The report adds that barrel bomb attacks are an indiscriminate bombing that targeted defenseless civilians and caused significant damages to civilian objects. The damage was too excessive compared to the anticipated military benefit.

According to the report, The Syrian regime has violated the rules of the customary international law, the CWC, and all relevant Security Council resolutions -particularly 2118, 2209, and 2235- through the use of barrel bombs. Additionally, using chemical weapons constitutes a war crime according to the ICC’s Rome Statue.

Furthermore, the report says that Syrian regime forces have used barrel bombs loaded with incendiary ammunitions against populated residential neighborhoods without taking any measures to reduce the damages to civilians and civilian buildings and facilities.

The report calls on the Security Council to ensure the serious implementation of its resolutions, and calls on the four permanent state members to apply pressure on the Russian government in order to cease its support for the Syrian regime.

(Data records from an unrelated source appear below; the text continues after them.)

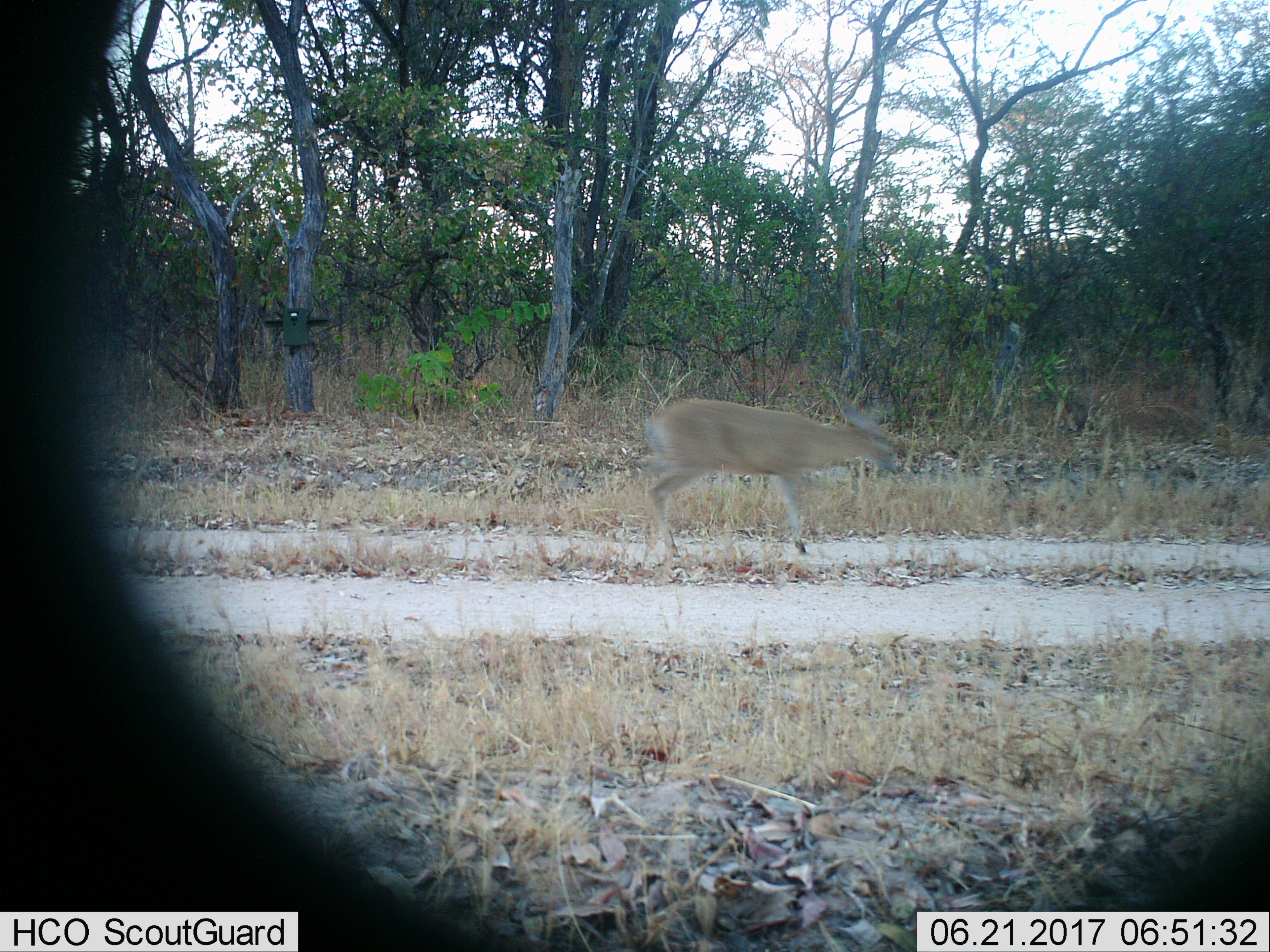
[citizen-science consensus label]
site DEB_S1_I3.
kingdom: Animalia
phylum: Chordata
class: Mammalia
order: Artiodactyla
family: Bovidae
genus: Sylvicapra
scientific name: Sylvicapra grimmia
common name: common duiker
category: duikercommongrey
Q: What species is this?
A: Duikercommongrey (common duiker) (Sylvicapra grimmia).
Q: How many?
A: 1.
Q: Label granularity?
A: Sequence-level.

In addition, the report stresses that an arms embargo should be imposed on the Syrian regime and all those who supply the Syrian regime with finance and weapon should be prosecuted in light of the risk of these weapons being used in crimes and serious violations of human rights.

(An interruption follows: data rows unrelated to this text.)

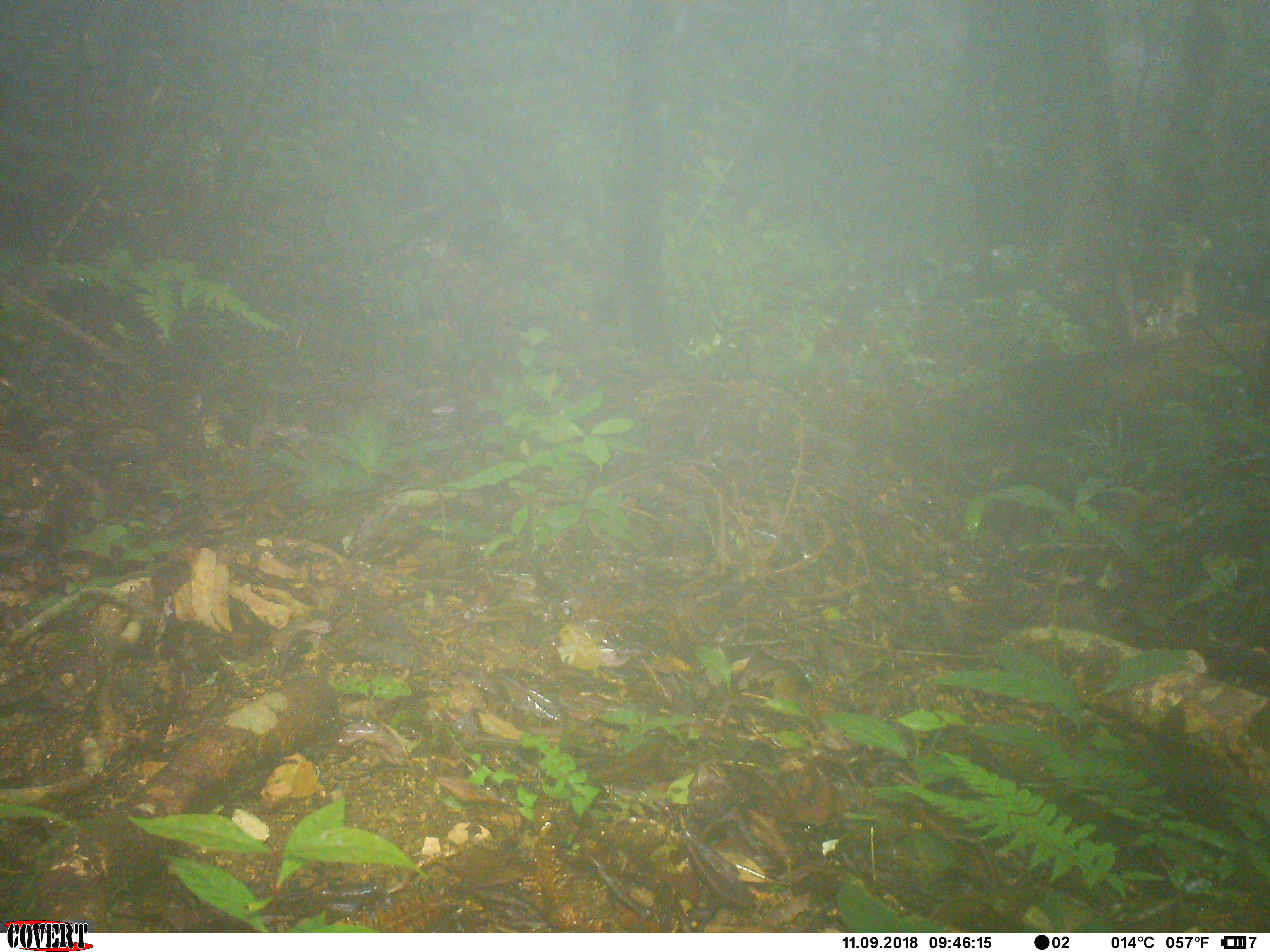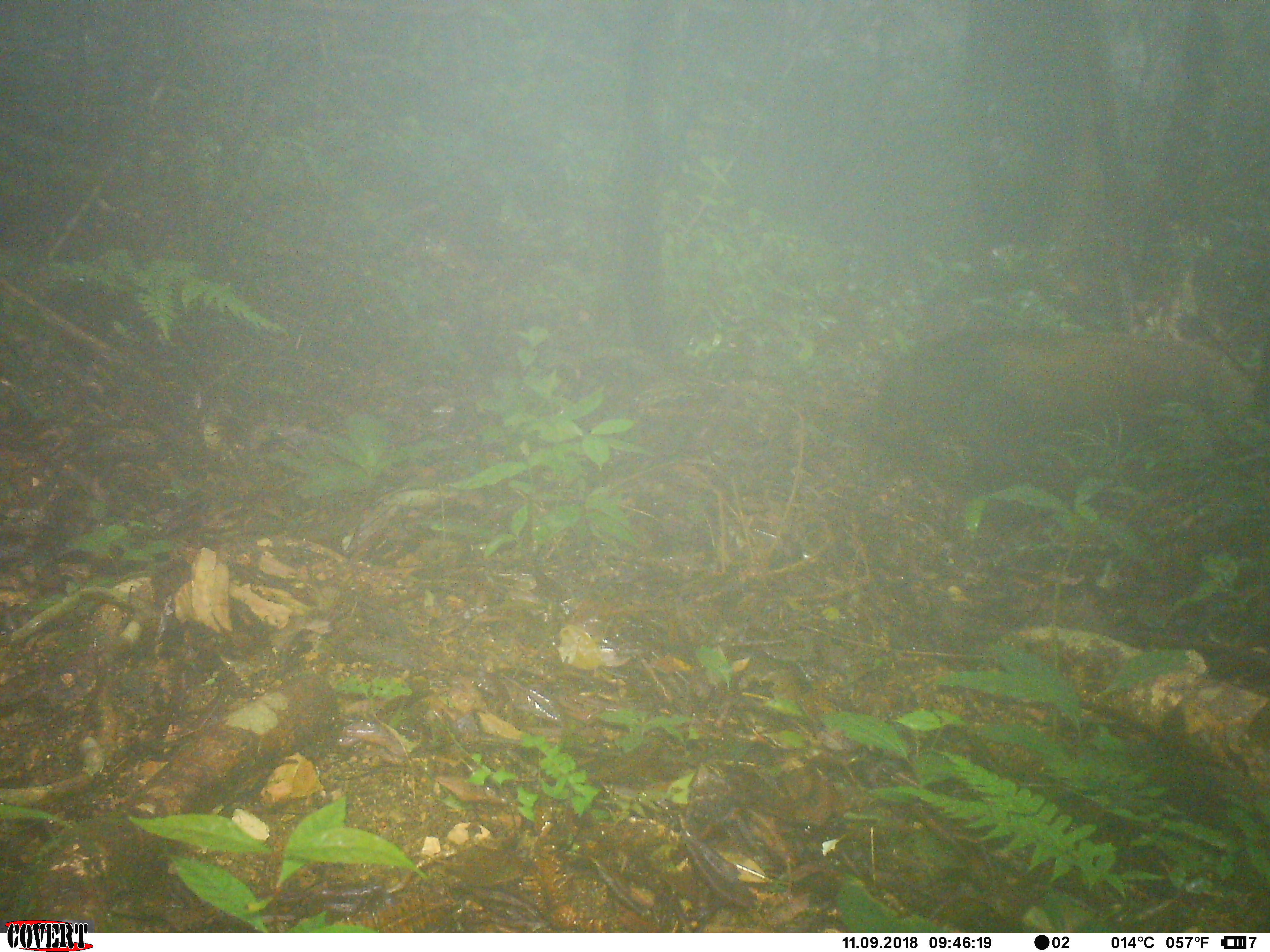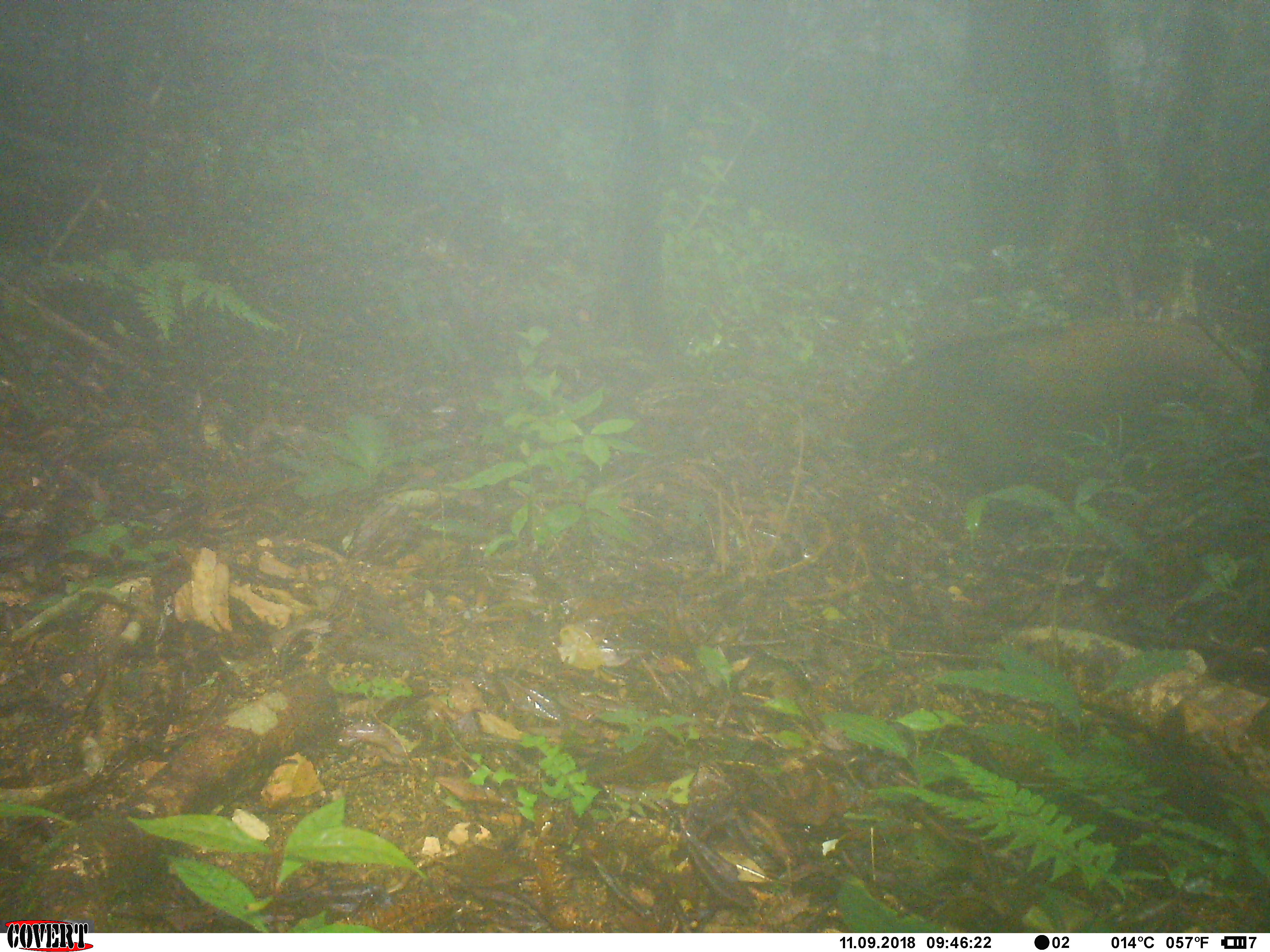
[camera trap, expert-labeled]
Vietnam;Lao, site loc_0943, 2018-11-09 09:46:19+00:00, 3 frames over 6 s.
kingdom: Animalia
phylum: Chordata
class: Mammalia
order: Artiodactyla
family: Suidae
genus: Sus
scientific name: Sus scrofa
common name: eurasian wild pig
Eurasian wild pig (Sus scrofa). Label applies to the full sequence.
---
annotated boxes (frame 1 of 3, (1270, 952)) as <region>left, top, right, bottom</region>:
eurasian wild pig: <region>930, 315, 1270, 440</region>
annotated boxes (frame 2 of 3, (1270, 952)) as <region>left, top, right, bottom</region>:
eurasian wild pig: <region>869, 323, 1254, 488</region>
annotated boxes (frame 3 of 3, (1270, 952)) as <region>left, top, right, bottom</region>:
eurasian wild pig: <region>848, 316, 1257, 482</region>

Also, the report calls on the Security Council to refer the Syrian case to the International Criminal Court and provide all possible facilitations in this regard. Additionally, the report says that the Security Council should start imposing security and peace and Syria and prosecute all those whose involvement in perpetrating war crimes and crimes against humanity should be prosecuted. The report calls on the European Union and the United States to support the International, Impartial and Independent Mechanism that was established in accordance with General Assembly Resolution 71/248, adopted on December 21, 2016, establish local tribunals that enjoy a universal jurisdiction, and address the war crimes that were perpetrated in Syria.

The report says that steps should be taken on the national and regional levels to form alliances to support and protect the Syrian people from the daily killing. In addition, steps should be taken to put the principle of universal jurisdiction into practice with regard to these crimes before local tribunals. Moreover, the report says that pressure should be applied on the Syrian government in order to compel it to ratify Protocol III of the Convention on Certain Conventional Weapons and comply with its restrictions.

The report calls for the implementation of the “Responsibility to Protect’ (R2P) norm especially after all political steps had been consumed through the agreement of the Arab League and then Kofi Annan’s plan and the Cessation of Hostilities statements and Astana Agreements that followed. Therefore, steps under Chapter VII of the Charter of the United Nations should be taken, and the norm of the Responsibility to Protect, which was established by the United Nations General Assembly, should be implemented. The Security Council is still hindering the protection of civilians in Syria.